**Ausgewählter Auszug**
##########

Maja Haderlap: Engel des Vergessens
Die Theaterwissenschafterin und Kärntner Slowenin hat 2011 mit ihrem Debütroman den Bachmann-Preis gewonnen. In „Engel des Vergessens“ erzählt sie die Geschichte ihrer Kindheit und jene der Kärtner Slowen_innen während des 2. Weltkriegs. Rezensionen lest ihr am besten hier, hier oder hier. (Empfohlen hat mir dieses Buch Ulli Koch)

Brigitte Schwaiger: Wie kommt das Salz ins Meer
„Wie kommt das Salz ins Meer“ erschien 1977 und verkaufte sich im deutschsprachigen Raum über 500.000 Mal. Ein zeitloser Bestseller, in dem die Protagonistin von ihrem „provinziellen, biederen Elternhaus“ und der „nicht weniger provinziellen bürgerlichen Ehe“ erzählt. „Auf amüsante Weise vernichtend, sozialkritischer, als absichtsvolle Sozialkritik jemals sein könnte“, schreibt Friedrich Torberg über das Buch. Schwaiger verstarb 2010, ein Porträt der Schriftstellerin könnt ihr hier lesen.

##########

Datensätze zum räumlichen Denken:
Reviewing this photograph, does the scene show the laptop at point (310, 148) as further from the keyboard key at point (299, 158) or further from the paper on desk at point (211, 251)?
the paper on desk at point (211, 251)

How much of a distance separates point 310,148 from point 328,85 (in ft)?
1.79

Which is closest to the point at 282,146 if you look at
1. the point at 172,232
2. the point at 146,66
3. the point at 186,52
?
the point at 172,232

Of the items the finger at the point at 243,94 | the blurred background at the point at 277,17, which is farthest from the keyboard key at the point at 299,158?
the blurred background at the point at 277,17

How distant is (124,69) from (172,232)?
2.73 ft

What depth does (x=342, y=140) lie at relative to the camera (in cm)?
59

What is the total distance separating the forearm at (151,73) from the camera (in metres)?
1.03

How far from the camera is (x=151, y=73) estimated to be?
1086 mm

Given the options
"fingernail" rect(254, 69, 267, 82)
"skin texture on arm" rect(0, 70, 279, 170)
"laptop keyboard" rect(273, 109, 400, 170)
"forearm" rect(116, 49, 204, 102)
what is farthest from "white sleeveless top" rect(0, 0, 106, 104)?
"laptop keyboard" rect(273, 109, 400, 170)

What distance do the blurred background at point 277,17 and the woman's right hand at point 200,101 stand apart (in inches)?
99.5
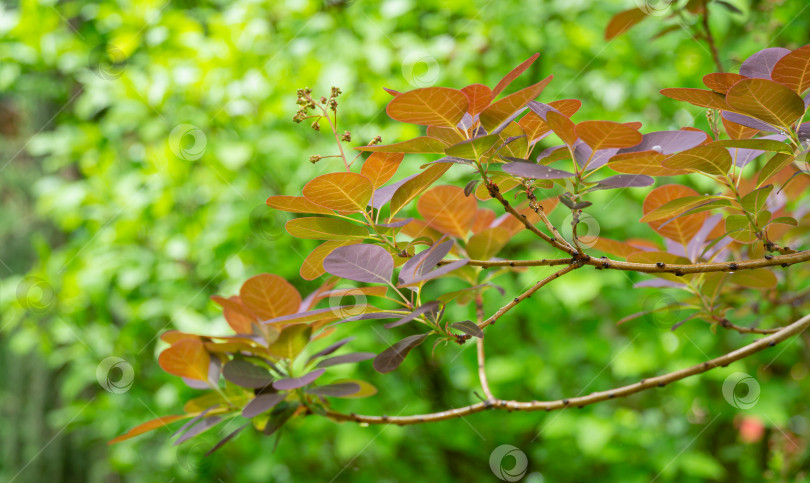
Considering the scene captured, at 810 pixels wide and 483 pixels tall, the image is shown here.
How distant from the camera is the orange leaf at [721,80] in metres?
0.43

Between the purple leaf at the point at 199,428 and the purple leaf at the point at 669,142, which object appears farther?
the purple leaf at the point at 199,428

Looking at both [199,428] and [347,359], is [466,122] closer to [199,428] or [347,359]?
[347,359]

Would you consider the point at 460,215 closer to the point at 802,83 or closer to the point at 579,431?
the point at 802,83

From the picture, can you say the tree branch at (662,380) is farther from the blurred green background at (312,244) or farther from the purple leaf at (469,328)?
the blurred green background at (312,244)

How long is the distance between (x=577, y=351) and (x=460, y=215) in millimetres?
880

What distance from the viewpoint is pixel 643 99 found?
1.53 meters

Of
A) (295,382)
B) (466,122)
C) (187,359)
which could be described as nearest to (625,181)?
(466,122)

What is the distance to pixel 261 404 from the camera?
0.55m

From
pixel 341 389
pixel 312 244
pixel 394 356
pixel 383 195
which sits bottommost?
pixel 312 244

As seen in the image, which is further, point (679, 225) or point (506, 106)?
point (679, 225)

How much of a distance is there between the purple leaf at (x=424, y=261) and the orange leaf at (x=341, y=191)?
0.20ft

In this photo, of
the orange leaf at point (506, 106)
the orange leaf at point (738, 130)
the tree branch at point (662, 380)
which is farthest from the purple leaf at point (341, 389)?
the orange leaf at point (738, 130)

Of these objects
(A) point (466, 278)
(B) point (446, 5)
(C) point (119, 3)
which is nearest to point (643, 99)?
(B) point (446, 5)

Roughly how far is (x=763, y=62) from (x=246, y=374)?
0.54m
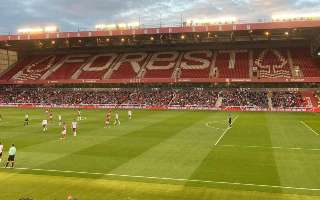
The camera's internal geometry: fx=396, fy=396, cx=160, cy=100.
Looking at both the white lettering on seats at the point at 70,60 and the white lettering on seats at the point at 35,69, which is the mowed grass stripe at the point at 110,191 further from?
the white lettering on seats at the point at 70,60

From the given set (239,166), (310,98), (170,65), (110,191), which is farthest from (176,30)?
(110,191)

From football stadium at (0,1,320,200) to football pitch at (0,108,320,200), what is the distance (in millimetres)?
95

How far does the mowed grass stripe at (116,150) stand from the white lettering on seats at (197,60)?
39764mm

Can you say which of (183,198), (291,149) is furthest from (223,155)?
(183,198)

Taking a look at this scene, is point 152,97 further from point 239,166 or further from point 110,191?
point 110,191

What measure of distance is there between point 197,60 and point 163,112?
78.3 feet

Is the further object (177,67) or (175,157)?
(177,67)

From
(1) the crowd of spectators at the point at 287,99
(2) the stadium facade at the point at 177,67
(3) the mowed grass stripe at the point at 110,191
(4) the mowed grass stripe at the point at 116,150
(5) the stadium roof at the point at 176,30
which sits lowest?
(3) the mowed grass stripe at the point at 110,191

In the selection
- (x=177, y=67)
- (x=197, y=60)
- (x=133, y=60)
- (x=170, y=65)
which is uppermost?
(x=133, y=60)

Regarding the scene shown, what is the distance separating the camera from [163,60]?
86625mm

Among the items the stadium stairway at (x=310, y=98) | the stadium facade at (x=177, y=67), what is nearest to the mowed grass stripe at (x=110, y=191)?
the stadium facade at (x=177, y=67)

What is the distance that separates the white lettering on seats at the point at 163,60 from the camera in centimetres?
8406

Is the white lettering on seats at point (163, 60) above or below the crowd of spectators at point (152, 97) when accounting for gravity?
above

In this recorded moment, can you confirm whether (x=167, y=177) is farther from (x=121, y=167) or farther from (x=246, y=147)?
(x=246, y=147)
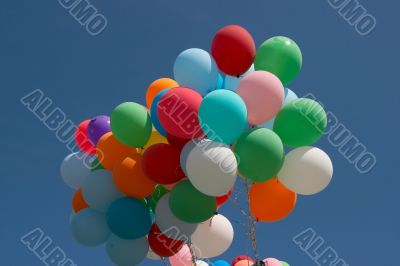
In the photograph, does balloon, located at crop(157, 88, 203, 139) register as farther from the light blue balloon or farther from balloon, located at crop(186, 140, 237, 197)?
the light blue balloon

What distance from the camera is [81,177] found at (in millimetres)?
5711

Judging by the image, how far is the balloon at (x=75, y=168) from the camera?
18.7 feet

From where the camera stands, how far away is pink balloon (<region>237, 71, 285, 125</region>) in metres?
4.59

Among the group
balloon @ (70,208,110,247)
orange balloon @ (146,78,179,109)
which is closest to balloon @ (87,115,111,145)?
orange balloon @ (146,78,179,109)

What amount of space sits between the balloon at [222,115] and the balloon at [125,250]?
1716 mm

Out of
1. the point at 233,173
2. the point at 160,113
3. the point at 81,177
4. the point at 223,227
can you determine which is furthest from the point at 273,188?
the point at 81,177

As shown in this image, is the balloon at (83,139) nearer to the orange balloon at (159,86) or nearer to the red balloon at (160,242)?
the orange balloon at (159,86)

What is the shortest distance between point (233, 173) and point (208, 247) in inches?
65.0

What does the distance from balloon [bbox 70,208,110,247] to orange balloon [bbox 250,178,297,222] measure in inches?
71.4

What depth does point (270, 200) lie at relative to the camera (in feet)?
15.9

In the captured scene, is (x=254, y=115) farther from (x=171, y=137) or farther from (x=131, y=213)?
(x=131, y=213)

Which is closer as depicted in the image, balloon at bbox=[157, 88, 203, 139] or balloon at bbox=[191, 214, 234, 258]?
balloon at bbox=[157, 88, 203, 139]

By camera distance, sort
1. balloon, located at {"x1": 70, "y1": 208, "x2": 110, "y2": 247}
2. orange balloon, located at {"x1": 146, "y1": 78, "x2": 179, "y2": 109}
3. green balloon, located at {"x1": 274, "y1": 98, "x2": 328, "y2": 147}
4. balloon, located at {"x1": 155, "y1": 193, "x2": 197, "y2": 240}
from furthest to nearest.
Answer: orange balloon, located at {"x1": 146, "y1": 78, "x2": 179, "y2": 109}
balloon, located at {"x1": 70, "y1": 208, "x2": 110, "y2": 247}
balloon, located at {"x1": 155, "y1": 193, "x2": 197, "y2": 240}
green balloon, located at {"x1": 274, "y1": 98, "x2": 328, "y2": 147}

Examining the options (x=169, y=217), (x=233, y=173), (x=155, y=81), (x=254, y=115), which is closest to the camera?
(x=233, y=173)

##########

**Aufgaben**
a: Beantworten Sie anhand des Auszugs über die beiden Bücher:
(i) In welchem Jahr gewann Maja Haderlap den Bachmann-Preis?
(ii) Wie oft verkaufte sich „Wie kommt das Salz ins Meer“ im deutschsprachigen Raum?
(iii) Wer schreibt über dieses Buch, es sei „auf amüsante Weise vernichtend“?
b: Schreiben Sie aus den Datensätzen alles von der Zeile mit „In the captured“ bis hinunter zum Ende der Datensätze wortgetreu ab.

**Lösungen je Aufgabe**
a:
(i) 2011
(ii) über 500.000 Mal
(iii) Friedrich Torberg

b:
In the captured scene, is (x=254, y=115) farther from (x=171, y=137) or farther from (x=131, y=213)?
(x=131, y=213)

Which is closer as depicted in the image, balloon at bbox=[157, 88, 203, 139] or balloon at bbox=[191, 214, 234, 258]?
balloon at bbox=[157, 88, 203, 139]

By camera distance, sort
1. balloon, located at {"x1": 70, "y1": 208, "x2": 110, "y2": 247}
2. orange balloon, located at {"x1": 146, "y1": 78, "x2": 179, "y2": 109}
3. green balloon, located at {"x1": 274, "y1": 98, "x2": 328, "y2": 147}
4. balloon, located at {"x1": 155, "y1": 193, "x2": 197, "y2": 240}
from furthest to nearest.
Answer: orange balloon, located at {"x1": 146, "y1": 78, "x2": 179, "y2": 109}
balloon, located at {"x1": 70, "y1": 208, "x2": 110, "y2": 247}
balloon, located at {"x1": 155, "y1": 193, "x2": 197, "y2": 240}
green balloon, located at {"x1": 274, "y1": 98, "x2": 328, "y2": 147}

Examining the options (x=169, y=217), (x=233, y=173), (x=155, y=81), (x=254, y=115), which is closest to the camera?
(x=233, y=173)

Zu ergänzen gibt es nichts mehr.